> **Problems to work on**:
1. Reproduce the passage of the population conference article starting with "Describing current global" and going on through "to $615 million.", word for word.
2. Please pick up the population conference article after its final sentence and carry it forward.

::: Text passage

Population experts demand funding for international family planning

A high-level population conference has appealed to international donors to step up financial support for family planning and reproductive health services in developing countries.

This call comes at a time when foreign aid for international family planning is one of the most divisive topics for US Congress to resolve in its FY2012 budget considerations. The US is the key global donor in this field.

Described by its organizers at University College London as the largest conference on population issues to be held this year, Population Footprints examined the capacity of the planet to sustain a human presence which is due to reach seven billion in October.

The six billion threshold was passed just 12 years ago. Earlier this month, the UN published an upward revision of its long term projections of global population.

Academics, campaigners and politicians attending the conference from around the world discussed what strategies might encourage a lower population trajectory. They addressed the troubling contexts of food security, climate change, migration and a skewed demographic profile in which richer countries have too few people of working age whilst the poorer countries have too many.

The debates were marked by disagreements between the participants, a point acknowledged in the closing summary by Professor Anthony Costello, Co-Director of the UCL Institute for Global Health.

“That doesn’t matter,” he said, “because what unites us is much greater. What unites all of us is that funding for women’s health, maternal health, child health, fertility reduction, family planning – all the drivers for moving towards a stable population – is desperately needed.”

Describing current global funding as “derisory”, Professor Costello deplored that “the World Health Organization has seen its budget halved for reproductive health and family planning.”

A downward trend in this area of funding was indeed a feature of the April compromise which saw Congress approve the US budget for FY2011. International aid for family planning and reproductive health was cut by 5% to $615 million.

::::::
::: Data shown

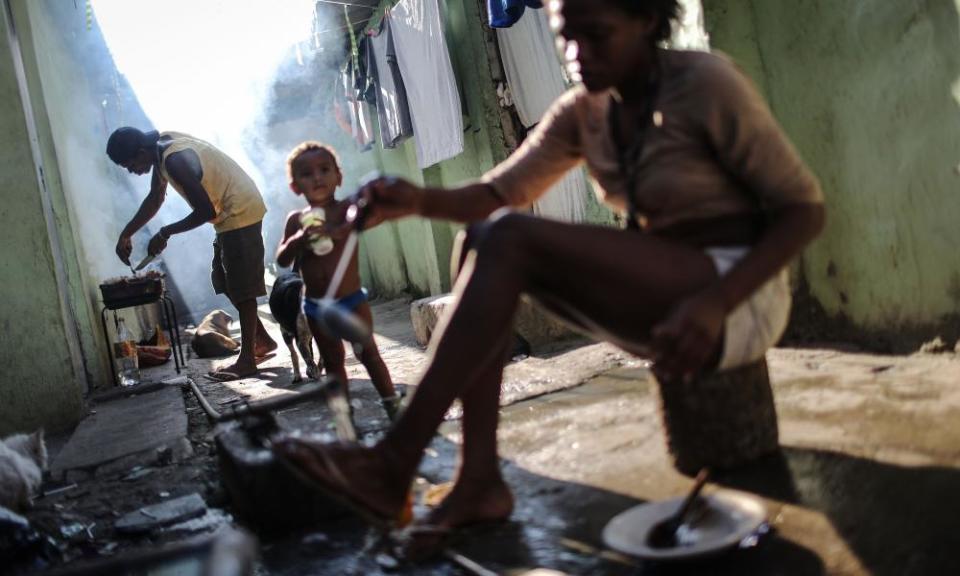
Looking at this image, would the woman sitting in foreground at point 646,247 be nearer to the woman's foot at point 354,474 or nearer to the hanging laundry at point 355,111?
the woman's foot at point 354,474

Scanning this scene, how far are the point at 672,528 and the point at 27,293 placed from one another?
5.53 metres

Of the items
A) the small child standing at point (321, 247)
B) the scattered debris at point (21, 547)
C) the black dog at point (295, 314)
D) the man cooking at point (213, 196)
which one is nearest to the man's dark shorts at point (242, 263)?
the man cooking at point (213, 196)

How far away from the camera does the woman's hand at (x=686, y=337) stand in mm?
1795

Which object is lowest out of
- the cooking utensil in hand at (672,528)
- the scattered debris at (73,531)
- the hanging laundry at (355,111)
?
the scattered debris at (73,531)

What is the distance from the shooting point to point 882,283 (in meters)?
4.11

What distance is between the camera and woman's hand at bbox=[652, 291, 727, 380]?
1.79 m

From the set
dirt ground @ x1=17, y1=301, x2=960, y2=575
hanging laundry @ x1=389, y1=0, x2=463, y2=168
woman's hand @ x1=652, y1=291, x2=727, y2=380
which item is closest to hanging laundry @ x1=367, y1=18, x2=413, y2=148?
hanging laundry @ x1=389, y1=0, x2=463, y2=168

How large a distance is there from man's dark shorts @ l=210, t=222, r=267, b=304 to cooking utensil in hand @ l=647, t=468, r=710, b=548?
5.39 m

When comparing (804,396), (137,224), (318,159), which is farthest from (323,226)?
(137,224)

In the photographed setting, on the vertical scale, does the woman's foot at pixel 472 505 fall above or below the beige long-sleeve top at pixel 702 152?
below

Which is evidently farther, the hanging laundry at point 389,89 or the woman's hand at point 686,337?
the hanging laundry at point 389,89

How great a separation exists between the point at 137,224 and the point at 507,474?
5445 mm

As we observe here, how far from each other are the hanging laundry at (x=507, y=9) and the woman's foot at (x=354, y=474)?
4.81 m

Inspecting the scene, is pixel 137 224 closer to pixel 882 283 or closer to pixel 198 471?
pixel 198 471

::::::

> **Answer list**:
1.
Describing current global funding as “derisory”, Professor Costello deplored that “the World Health Organization has seen its budget halved for reproductive health and family planning.”

A downward trend in this area of funding was indeed a feature of the April compromise which saw Congress approve the US budget for FY2011. International aid for family planning and reproductive health was cut by 5% to $615 million.

2.
The battle now turns to FY2012. President Obama’s original request for $769 million will be subject to forces pulling strongly in both directions.

The objective to provide universal global access to reproductive health services by 2015 is included in the Millennium Development Goals, a set of commitments agreed by world governments.

There are 215 million women in developing countries with an unmet need for contraception. The cost of fulfilling this area of reproductive health alone is estimated at $3.6 billion.

Campaigners say that it is impossible to achieve the MDG target without significant new donor funding. They advocate that US support should rise towards $1 billion per annum.

However, many Republican members of Congress considered the FY2011 compromise to be too generous. They will press for further cuts for FY2012.

The UN Population Fund is a favored target. Its US support for FY2011 was slashed from $55 million to $40 million. Republicans are under lobby pressure to revert to the days of the Bush Administration when UNFPA was denied funding altogether.

The new Executive Director of UNFPA, Dr Babatunde Osotimehin, was a leading participant in the Population Footprints conference. Whilst he maintained a diplomatic silence on his budgetary relationship with the US government, Dr Osotimehin was unambiguous in his views about priorities for population policies. “If we protect women’s rights, their ability to make choices, we will see a lot of difference in population,” he told the conference.

The Ugandan Minister of State for Finance and Planning, Professor Ephraim Kamuntu, presented the same opinion in language designed to appeal to politicians, hard-pressed on delivering budgetary value for money. “We have done a study in Uganda which shows for every $1 you invest in reproductive health it saves you $3 eventually in health costs that result from non-spacing of children and complications in giving birth,” he said.

Africa’s rate of population growth is the highest of the world’s continents, its numbers projected to double to 2 billion by 2050. But attitudes are changing, according to Eliya Zulu, Director of the African Institute for Development Policy.

“Unlike 15-20 years ago, more African people now want to limit their family size but they are not doing that because they do not have access to family planning,” he said in a BBC World Service interview at the conference.

Several speakers referred to the long term decline in foreign aid for family planning. This trend was evidenced in a scrupulously factual presentation by Hania Zlotnik, Director of the UN Population Division. She demonstrated that, since 1996, donor assistance for family planning programmes has fallen by at least 50% in nearly all African countries.

“In most high fertility countries, contraceptive prevalence is increasing by less than 1% per year,” she said. “At that rate it’s going to take something like 30-40 years for them to meet the unmet need they already have.”

Dr Mairo Mandara, a gynecologist from Nigeria, highlighted the extremes that exist in the poorest regions of the continent. In northern Nigeria, the average age at which girls are married is just 15. Only 3% have access to contraception. Nigeria’s population of 158 million is the highest in Africa.

The Nigerian government has taken the initiative of embarking on its own programme of free family planning services. “Africa should fund family planning, not rely only on donors,” Eliya Zulu told his followers on Twitter.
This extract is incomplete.